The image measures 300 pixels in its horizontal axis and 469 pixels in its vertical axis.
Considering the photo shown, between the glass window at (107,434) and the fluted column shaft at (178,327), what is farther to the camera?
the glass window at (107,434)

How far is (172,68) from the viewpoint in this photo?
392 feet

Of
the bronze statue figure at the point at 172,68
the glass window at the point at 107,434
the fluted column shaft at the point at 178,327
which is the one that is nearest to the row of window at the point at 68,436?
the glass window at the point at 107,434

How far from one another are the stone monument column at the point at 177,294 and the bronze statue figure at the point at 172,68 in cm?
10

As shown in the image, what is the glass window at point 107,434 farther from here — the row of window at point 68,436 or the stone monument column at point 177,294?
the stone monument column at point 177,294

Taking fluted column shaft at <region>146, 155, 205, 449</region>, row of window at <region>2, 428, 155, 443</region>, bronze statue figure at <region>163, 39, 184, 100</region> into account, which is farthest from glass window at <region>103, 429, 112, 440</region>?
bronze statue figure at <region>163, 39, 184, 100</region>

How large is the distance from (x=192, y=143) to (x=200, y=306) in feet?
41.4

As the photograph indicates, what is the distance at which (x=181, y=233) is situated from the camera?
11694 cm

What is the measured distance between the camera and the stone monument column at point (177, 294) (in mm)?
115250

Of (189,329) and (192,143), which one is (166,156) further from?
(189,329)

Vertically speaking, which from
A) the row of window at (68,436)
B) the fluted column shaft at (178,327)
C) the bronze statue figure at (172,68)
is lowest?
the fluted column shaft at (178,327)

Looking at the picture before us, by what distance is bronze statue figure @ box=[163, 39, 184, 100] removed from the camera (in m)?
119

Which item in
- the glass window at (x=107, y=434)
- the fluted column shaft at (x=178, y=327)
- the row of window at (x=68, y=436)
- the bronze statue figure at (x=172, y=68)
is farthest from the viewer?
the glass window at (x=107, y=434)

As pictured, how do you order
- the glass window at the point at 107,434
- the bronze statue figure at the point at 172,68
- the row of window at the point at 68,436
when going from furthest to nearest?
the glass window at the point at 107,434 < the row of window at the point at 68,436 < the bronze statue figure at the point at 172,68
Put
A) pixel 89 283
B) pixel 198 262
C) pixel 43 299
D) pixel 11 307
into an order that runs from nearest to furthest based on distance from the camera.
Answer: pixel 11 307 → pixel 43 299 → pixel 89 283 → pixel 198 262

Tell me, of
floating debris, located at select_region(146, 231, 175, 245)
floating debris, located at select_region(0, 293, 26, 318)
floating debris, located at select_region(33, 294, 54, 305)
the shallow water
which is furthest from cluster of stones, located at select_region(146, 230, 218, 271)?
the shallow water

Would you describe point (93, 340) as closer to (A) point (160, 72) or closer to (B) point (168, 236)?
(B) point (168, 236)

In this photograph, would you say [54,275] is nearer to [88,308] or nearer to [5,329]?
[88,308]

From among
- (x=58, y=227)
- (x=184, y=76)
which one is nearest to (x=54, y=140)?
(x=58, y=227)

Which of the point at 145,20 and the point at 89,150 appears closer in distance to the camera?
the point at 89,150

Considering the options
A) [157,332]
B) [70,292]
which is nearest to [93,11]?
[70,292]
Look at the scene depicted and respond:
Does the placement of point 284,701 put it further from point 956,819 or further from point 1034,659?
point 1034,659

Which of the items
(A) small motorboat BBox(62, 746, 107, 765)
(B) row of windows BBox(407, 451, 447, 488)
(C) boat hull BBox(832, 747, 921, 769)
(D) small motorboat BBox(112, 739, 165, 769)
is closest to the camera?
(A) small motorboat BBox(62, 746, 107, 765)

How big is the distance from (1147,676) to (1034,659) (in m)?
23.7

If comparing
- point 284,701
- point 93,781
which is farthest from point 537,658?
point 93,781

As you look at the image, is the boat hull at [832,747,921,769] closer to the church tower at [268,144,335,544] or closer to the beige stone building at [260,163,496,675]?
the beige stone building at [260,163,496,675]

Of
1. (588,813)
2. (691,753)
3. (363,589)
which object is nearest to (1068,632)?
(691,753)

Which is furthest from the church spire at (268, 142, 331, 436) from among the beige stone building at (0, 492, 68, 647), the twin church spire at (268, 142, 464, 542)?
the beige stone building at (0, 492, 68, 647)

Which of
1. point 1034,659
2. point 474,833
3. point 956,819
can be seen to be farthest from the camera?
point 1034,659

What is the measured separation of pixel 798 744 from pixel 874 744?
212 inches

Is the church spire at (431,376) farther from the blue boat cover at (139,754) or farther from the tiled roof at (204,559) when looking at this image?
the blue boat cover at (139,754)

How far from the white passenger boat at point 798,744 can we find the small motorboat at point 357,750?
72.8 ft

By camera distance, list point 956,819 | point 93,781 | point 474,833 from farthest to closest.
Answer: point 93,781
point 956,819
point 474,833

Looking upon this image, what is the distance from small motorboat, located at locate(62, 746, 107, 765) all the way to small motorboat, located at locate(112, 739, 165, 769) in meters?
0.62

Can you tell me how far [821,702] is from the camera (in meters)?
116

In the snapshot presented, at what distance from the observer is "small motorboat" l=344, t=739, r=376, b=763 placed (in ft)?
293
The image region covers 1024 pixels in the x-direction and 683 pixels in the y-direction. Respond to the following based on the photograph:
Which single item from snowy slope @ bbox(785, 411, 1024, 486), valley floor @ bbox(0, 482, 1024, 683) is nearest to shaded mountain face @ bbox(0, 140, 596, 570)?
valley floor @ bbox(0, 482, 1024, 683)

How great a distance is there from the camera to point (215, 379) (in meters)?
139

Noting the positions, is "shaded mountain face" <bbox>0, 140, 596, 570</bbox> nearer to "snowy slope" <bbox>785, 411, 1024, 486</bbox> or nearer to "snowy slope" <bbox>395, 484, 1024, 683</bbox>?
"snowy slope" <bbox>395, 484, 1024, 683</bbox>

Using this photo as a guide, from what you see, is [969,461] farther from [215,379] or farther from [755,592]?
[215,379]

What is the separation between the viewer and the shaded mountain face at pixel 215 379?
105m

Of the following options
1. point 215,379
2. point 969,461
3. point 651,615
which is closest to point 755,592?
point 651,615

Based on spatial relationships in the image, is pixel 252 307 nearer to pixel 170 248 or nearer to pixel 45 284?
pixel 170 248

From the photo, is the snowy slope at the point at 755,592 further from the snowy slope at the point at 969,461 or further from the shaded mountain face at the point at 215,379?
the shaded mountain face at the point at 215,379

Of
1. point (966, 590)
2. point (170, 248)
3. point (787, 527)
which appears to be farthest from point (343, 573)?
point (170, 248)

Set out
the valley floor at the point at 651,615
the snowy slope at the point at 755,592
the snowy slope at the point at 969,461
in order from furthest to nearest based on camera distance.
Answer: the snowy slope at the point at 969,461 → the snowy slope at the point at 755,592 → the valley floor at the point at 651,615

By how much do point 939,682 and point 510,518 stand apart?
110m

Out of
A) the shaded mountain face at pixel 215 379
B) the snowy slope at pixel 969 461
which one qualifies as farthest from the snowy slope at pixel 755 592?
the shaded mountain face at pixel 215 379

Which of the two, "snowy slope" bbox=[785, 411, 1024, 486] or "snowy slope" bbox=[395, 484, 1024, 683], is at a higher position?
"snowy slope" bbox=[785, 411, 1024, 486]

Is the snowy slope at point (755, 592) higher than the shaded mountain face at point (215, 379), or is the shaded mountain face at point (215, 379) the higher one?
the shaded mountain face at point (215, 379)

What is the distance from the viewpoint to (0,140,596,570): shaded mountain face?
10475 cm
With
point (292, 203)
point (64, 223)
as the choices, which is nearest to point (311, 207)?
....................
DIRECTIONS FOR THIS TASK: Take the line with "By how much" and all lines after it through the end of the records, and write them out exactly; include nothing else.

ANSWER BELOW:
By how much do point 939,682 and point 510,518 stand apart?
110m

Out of
A) the shaded mountain face at pixel 215 379
B) the snowy slope at pixel 969 461
which one qualifies as farthest from the snowy slope at pixel 755 592?
the shaded mountain face at pixel 215 379

Which of the two, "snowy slope" bbox=[785, 411, 1024, 486] or "snowy slope" bbox=[395, 484, 1024, 683], is at a higher position?
"snowy slope" bbox=[785, 411, 1024, 486]

Is the snowy slope at point (755, 592) higher than the shaded mountain face at point (215, 379), or is the shaded mountain face at point (215, 379) the higher one?
the shaded mountain face at point (215, 379)

What is the distance from the viewpoint to (0,140,596,570): shaded mountain face?
10475 cm
With
point (292, 203)
point (64, 223)
as the choices, which is nearest to point (311, 207)?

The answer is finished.